Library
Jerusalem Fumes, Midrashim for an Age of Collapse
Christopher Lee Chang with Gordon W. Godbout
Jerusalem Fumes is a descent into sacred violence, witness, ash, and the fragile possibility of covenant after rupture.
Structured as twelve interwoven midrashim, the work revisits ancient scenes through a contemporary psychological and archetypal lens. The scapegoat, the betrayed brother, the accuser with a stone in hand, the centurion at the cross, the woman who remains at the tomb. These figures are not moral lessons. They are events. They breathe. They wound. They refuse easy resolution.
Drawing on René Girard’s anthropology of violence, James Hillman’s archetypal psychology, and Diana Fosha’s trauma-informed understanding of transformation, Jerusalem Fumes holds competing truths without verdict. It does not redeem suffering too quickly. It does not balance moral accounts. It witnesses.
The language descends rather than advances. Time folds. Ash lingers. Images appear and are not explained. Contradictory voices stand side by side without hierarchy. Meaning emerges through encounter rather than argument.

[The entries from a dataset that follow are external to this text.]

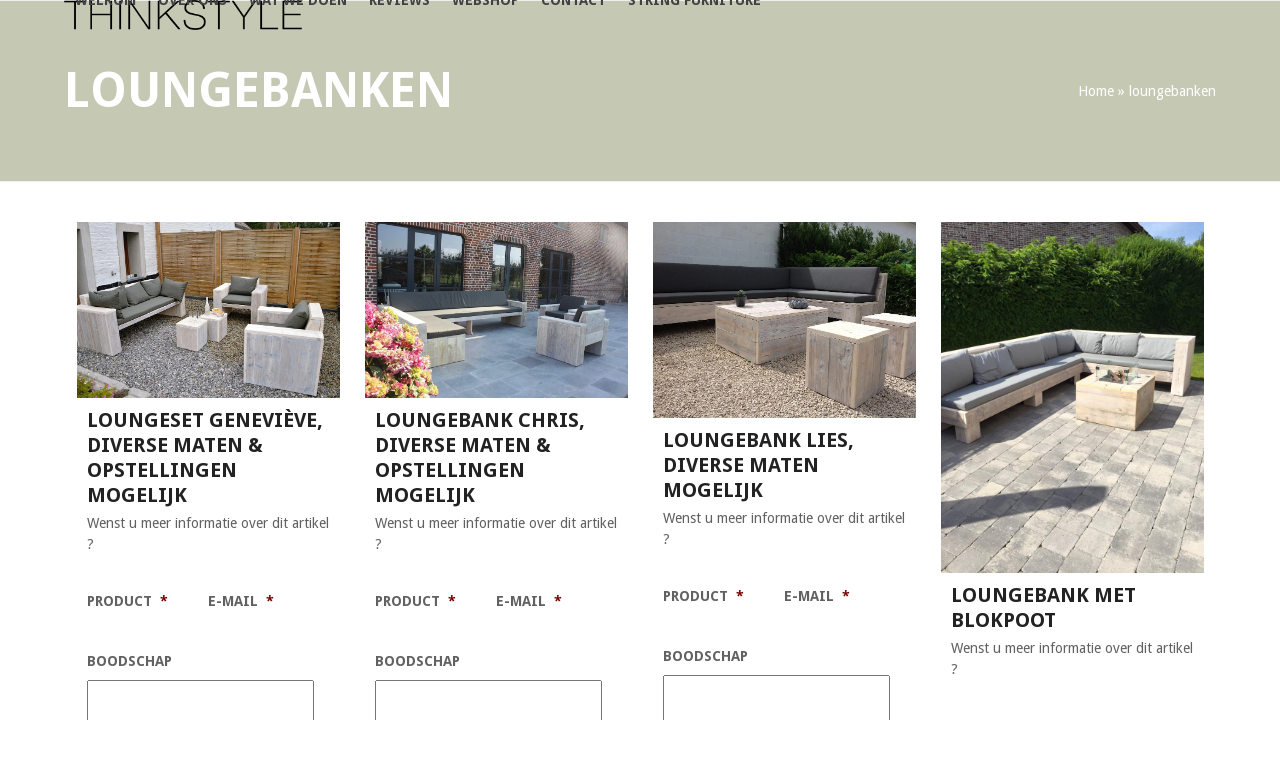

--- FILE ---
content_type: text/css
request_url: https://thinkstyle.be/wp-content/themes/ThinkWood/style.css
body_size: -79
content:
/*
Theme Name: Total Child
Theme URI: http://totalwptheme.com
Description: Total WordPress theme example child theme.
Author: AJ Clarke
Author URI: http://totalwptheme.com
Template: Total
Version: 1.1
*/

/* Parent stylesheet should be loaded from functions.php not using @import */

@font-face {
    font-family: 'special_eliteregular';
    src: url('SpecialElite-webfont.eot');
    src: url('SpecialElite-webfont.eot?#iefix') format('embedded-opentype'),
         url('SpecialElite-webfont.woff') format('woff'),
         url('SpecialElite-webfont.ttf') format('truetype'),
         url('SpecialElite-webfont.svg#special_eliteregular') format('svg');
    font-weight: normal;
    font-style: normal;

}
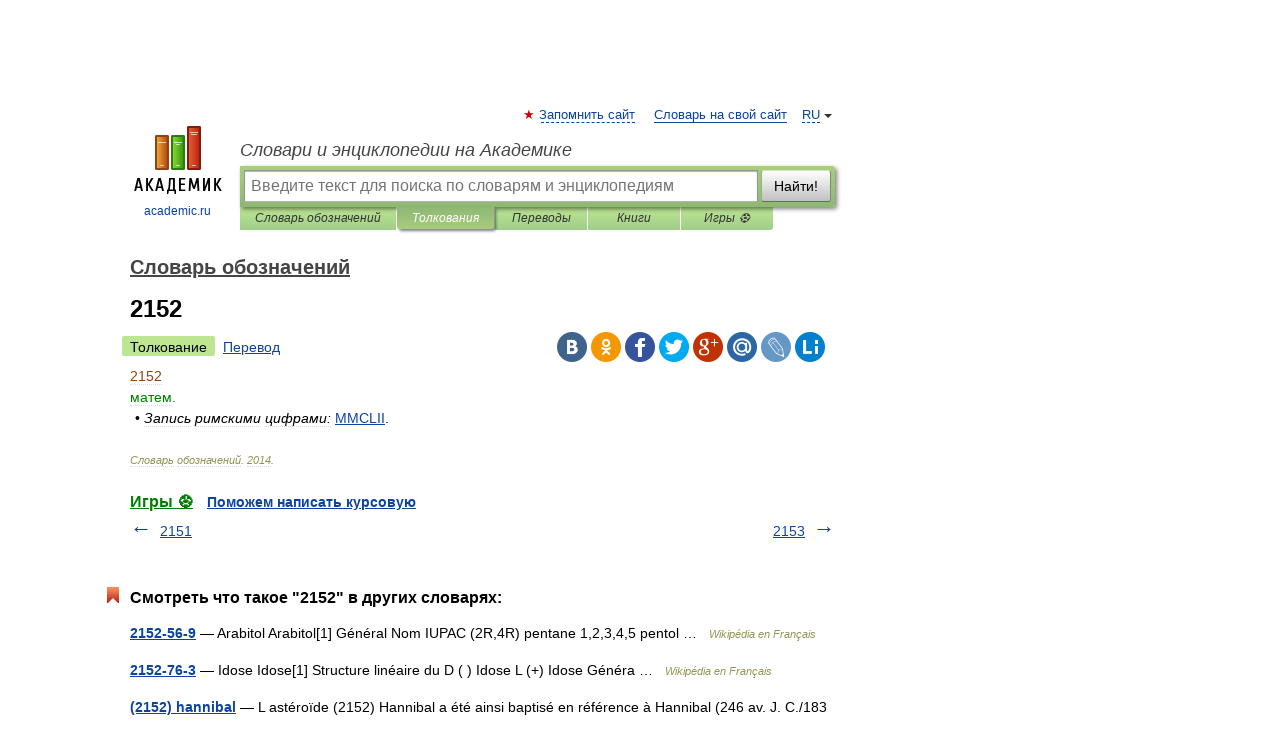

--- FILE ---
content_type: application/javascript; charset=utf-8
request_url: https://fundingchoicesmessages.google.com/f/AGSKWxVfjqrvrB4Y0oGTimUafrRc7--tj5jMLwCUAMwW2rVTcG56MjbElLgDlgeGYkRAsg7Mj2EpW4Q7vm_FKkyM3S498B25kKybC-v9AjOvz_di_9m8YzFjMqVhWVQXnIZZulAOR0uN42SZj9oFTyopk-4CSaJAl0yiT-asju7vrsLdRTSyj0iuAoUcvTva/_/sidead1./gamersad._160-600./network_ad./miva_ads.
body_size: -1289
content:
window['4ed1f6d4-e01a-44a2-99fe-a7674d8fc591'] = true;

Visually and structurally, the book is conceived alongside a corresponding body of paintings produced through the Art Research Institute. Each midrash participates in a larger imaginal architecture that bridges into the forthcoming trilogy: Falling in Love with an American, The Gateway, and The Silikind Wars.
Jerusalem Fumes asks a simple and dangerous question: what becomes possible when violence is no longer justified, explained, or spiritualized, but fully seen?
It is a book about sacred fire, and what remains after the smoke.